## Supplied data
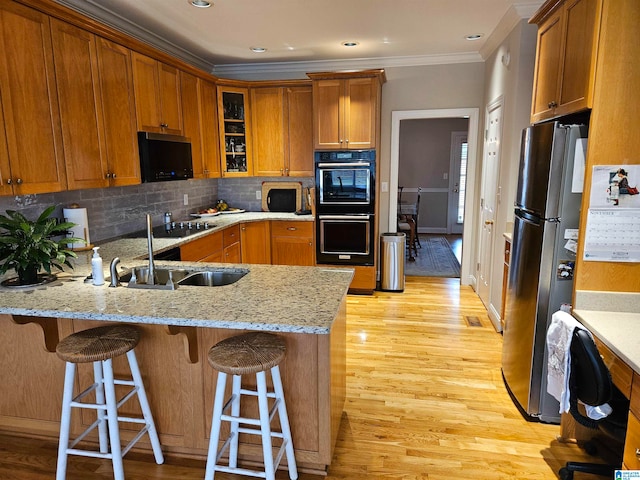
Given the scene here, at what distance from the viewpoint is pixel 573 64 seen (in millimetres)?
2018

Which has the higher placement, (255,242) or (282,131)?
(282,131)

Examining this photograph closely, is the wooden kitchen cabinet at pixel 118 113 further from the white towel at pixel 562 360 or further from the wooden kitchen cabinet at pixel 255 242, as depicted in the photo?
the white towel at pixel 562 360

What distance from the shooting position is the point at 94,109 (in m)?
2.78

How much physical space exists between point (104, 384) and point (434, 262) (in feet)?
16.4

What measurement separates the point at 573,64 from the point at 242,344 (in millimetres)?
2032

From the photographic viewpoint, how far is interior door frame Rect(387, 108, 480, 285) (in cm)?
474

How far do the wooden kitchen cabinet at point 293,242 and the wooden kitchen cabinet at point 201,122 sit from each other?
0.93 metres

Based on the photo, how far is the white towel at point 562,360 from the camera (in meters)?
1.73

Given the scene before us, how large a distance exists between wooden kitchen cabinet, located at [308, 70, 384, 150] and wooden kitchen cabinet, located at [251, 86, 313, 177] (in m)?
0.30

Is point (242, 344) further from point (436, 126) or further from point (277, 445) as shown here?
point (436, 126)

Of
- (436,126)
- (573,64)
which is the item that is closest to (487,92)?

## Goal
Please render the data above as a Markdown table with the columns Row and Line, one numbered row for each line, skipping blank lines and leaving out the picture.

## Exercise result
| Row | Line |
|---|---|
| 1 | Given the scene here, at what distance from the viewpoint is pixel 573 64 seen (in millimetres)? |
| 2 | 2018 |
| 3 | Which has the higher placement, (255,242) or (282,131)? |
| 4 | (282,131) |
| 5 | Examining this photograph closely, is the wooden kitchen cabinet at pixel 118 113 further from the white towel at pixel 562 360 or further from the wooden kitchen cabinet at pixel 255 242, as depicted in the photo? |
| 6 | the white towel at pixel 562 360 |
| 7 | What distance from the shooting position is the point at 94,109 (in m)? |
| 8 | 2.78 |
| 9 | How much physical space exists between point (104, 384) and point (434, 262) (in feet)? |
| 10 | 16.4 |
| 11 | What measurement separates the point at 573,64 from the point at 242,344 (in millimetres)? |
| 12 | 2032 |
| 13 | From the photographic viewpoint, how far is interior door frame Rect(387, 108, 480, 285) (in cm)? |
| 14 | 474 |
| 15 | How far do the wooden kitchen cabinet at point 293,242 and the wooden kitchen cabinet at point 201,122 sit from each other? |
| 16 | 0.93 metres |
| 17 | Based on the photo, how far is the white towel at point 562,360 from the camera (in meters)? |
| 18 | 1.73 |
| 19 | Given the scene before us, how large a distance exists between wooden kitchen cabinet, located at [308, 70, 384, 150] and wooden kitchen cabinet, located at [251, 86, 313, 177] (in m)? |
| 20 | 0.30 |
| 21 | Is point (242, 344) further from point (436, 126) or further from point (277, 445) as shown here? |
| 22 | point (436, 126) |
| 23 | Of |
| 24 | - (436,126) |
| 25 | - (573,64) |
| 26 | which is the item that is closest to (487,92)? |